Mezmo incident

Ingestion, Searching, Live Tail, Alerting, Graphing, and Timelines Delays

Mezmo experienced a critical incident on January 26, 2022 affecting Log Ingestion (Agent/REST API/Code Libraries) and Log Ingestion (Heroku) and 1 more component, lasting 1h 5m. The incident has been resolved; the full update timeline is below.

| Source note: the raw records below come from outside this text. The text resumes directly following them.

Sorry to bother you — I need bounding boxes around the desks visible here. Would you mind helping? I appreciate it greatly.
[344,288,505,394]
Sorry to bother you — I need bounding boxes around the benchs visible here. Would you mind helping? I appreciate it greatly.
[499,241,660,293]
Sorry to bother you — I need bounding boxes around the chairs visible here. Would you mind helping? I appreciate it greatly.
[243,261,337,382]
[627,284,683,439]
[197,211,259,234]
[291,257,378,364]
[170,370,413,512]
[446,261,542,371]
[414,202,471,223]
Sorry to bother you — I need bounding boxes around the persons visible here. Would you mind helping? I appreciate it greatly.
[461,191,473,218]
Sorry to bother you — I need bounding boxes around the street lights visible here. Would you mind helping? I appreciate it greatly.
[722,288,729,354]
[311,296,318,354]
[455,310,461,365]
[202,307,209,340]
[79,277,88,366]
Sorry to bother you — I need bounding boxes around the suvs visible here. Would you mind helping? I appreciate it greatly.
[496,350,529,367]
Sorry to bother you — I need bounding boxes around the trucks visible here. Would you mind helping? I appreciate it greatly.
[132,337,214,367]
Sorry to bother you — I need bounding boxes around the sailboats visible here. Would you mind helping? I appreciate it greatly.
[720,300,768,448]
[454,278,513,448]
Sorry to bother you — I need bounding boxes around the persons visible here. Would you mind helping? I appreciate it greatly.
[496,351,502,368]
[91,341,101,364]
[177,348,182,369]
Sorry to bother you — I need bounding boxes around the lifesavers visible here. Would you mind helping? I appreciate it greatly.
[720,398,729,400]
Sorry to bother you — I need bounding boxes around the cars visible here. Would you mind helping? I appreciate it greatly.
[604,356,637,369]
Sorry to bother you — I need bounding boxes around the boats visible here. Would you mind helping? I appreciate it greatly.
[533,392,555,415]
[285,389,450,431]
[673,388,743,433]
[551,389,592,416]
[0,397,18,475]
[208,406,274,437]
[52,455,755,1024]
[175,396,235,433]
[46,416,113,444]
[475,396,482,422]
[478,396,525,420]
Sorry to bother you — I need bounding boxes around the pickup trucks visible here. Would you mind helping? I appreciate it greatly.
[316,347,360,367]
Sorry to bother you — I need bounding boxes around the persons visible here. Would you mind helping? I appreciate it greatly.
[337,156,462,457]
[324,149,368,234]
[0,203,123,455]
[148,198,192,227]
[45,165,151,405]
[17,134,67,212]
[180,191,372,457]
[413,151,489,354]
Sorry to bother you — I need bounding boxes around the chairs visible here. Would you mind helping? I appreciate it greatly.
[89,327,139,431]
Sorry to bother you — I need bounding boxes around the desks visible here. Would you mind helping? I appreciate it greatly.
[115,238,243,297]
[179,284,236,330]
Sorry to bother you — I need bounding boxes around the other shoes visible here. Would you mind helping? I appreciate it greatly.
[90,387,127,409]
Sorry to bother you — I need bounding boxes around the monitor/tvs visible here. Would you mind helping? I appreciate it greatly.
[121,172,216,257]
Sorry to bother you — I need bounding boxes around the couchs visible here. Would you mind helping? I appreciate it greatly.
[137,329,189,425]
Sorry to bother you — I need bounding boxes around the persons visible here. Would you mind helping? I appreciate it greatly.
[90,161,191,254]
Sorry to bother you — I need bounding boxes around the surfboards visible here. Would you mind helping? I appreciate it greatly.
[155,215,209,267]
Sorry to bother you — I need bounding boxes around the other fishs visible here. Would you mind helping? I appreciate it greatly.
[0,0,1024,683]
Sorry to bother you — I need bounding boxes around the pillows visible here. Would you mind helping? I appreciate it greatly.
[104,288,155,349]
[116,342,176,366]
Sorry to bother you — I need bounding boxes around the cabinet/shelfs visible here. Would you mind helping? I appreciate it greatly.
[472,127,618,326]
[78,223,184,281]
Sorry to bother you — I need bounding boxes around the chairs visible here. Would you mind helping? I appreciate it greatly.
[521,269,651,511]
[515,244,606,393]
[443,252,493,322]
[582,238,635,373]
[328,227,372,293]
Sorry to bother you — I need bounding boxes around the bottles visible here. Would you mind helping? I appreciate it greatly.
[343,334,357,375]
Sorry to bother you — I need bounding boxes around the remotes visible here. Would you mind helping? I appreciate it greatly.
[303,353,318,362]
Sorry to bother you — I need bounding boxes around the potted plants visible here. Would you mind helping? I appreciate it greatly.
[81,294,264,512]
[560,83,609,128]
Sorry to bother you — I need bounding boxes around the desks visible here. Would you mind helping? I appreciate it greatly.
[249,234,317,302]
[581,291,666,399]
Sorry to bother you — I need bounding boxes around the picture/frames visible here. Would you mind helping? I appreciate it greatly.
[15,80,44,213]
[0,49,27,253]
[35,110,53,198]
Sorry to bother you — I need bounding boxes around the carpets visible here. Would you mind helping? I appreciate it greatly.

Started: Jan 26, 2022, 04:10 PM UTC
Resolved: Jan 26, 2022, 05:15 PM UTC
Duration: 1h 5m
Detected by Pingoru: Jan 26, 2022, 04:10 PM UTC

Affected components

Log Ingestion (Agent/REST API/Code Libraries)Log Ingestion (Heroku)Log Ingestion (Syslog)Web AppSearchAlertingLivetail

Update timeline

investigating Jan 26, 2022, 04:10 PM UTC

Ingestion services are currently halted. Customers will also experience delays with Searching, Live Tail, Alerting, Graphing, and Timelines.
investigating Jan 26, 2022, 04:23 PM UTC

We are continuing to investigate this issue.
monitoring Jan 26, 2022, 04:58 PM UTC

We have implemented a fix and are monitoring the results. Logs are being ingested again and all services are operational.
resolved Jan 26, 2022, 05:15 PM UTC

This incident has been resolved. All services are operational.
postmortem Jan 31, 2022, 08:14 PM UTC

**Dates:** Start Time: Wednesday, January 26, 2022, at 15:45:00 UTC End Time: Wednesday, January 26, 2022, at 16:30:00 UTC Duration: 00:45:00 ‌ **What happened:** Ingestion was halted and newly submitted logs were not immediately available for Alerting, Live Tail, Searching, Graphing, and Timelines. Some alerts were never triggered. Once ingestion had resumed, LogDNA agents running on customer environments resent all locally cached logs to our service for ingestion. No data was lost. ‌ **Why it happened:** Our Redis database had a failover and the services that depend on it were unable to recover automatically. Normally, the pods running our ingestion service deliberately crash until they are able to access Redis again. However, these pods were in a bad state and unable to reconnect when Redis returned. Since ingestion was halted, newly submitted logs were not passed on to many downstream services, such as Alerting, Live Tail, Searching, Graphing, and Timelines. ‌ **How we fixed it:** We manually restarted all the pods of our ingestion service, then restarted all the sentinel pods of Redis. The ingestion service became operational again and logs were passed on to all downstream services. Over a short period of time, these services processed the backlog of logs and newly submitted logs were again available without delays. ‌ **What we are doing to prevent it from happening again:** The ingestion pods were in a bad state because they had not been restarted after a configuration change made several days earlier, for reasons unrelated to this incident. The runbook for making such configuration changes has been updated to prevent this procedural failure in the future. We’re also in the middle of a project to make all services more tolerant of Redis failovers.